• _Problem to work on_:
From the entries below, return every line that includes the word "burst".

• _Listed entries_:
- - - - - - -
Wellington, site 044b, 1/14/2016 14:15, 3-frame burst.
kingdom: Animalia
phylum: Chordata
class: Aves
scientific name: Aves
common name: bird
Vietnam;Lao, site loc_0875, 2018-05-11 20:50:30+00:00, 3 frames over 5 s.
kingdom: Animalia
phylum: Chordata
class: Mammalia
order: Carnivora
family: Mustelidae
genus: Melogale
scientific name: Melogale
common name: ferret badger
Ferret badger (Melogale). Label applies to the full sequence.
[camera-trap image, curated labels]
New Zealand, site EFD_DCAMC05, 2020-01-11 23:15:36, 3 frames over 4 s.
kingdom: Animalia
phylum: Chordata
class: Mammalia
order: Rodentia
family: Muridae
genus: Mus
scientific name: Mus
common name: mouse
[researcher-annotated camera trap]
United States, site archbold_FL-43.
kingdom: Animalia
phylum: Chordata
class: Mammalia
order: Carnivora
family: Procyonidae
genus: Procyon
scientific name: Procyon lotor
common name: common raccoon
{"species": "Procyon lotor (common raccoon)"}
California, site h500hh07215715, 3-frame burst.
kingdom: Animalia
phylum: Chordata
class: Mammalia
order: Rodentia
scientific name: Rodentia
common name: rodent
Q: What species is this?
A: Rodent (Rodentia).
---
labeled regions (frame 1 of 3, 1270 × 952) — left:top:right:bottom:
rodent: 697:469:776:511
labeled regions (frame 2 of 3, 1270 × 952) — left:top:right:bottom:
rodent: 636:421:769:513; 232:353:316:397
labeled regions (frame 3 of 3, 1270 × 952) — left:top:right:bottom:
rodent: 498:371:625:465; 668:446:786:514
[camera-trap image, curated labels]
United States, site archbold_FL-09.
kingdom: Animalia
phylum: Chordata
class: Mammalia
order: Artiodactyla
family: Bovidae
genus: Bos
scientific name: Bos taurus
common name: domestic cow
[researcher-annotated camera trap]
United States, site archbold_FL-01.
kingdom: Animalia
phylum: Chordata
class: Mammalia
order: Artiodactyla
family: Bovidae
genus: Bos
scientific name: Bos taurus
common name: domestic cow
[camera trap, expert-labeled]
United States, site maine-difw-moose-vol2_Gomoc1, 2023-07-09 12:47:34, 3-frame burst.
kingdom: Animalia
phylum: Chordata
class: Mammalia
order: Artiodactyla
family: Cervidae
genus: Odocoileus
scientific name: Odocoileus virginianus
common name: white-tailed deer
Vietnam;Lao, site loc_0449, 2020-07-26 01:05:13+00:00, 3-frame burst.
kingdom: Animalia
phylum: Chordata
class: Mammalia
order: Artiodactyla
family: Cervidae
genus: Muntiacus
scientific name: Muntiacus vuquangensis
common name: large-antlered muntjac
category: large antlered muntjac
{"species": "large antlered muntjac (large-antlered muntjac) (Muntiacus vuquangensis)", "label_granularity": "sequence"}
- - - - - - -
• _Finished exercise_:
Wellington, site 044b, 1/14/2016 14:15, 3-frame burst.
California, site h500hh07215715, 3-frame burst.
United States, site maine-difw-moose-vol2_Gomoc1, 2023-07-09 12:47:34, 3-frame burst.
Vietnam;Lao, site loc_0449, 2020-07-26 01:05:13+00:00, 3-frame burst.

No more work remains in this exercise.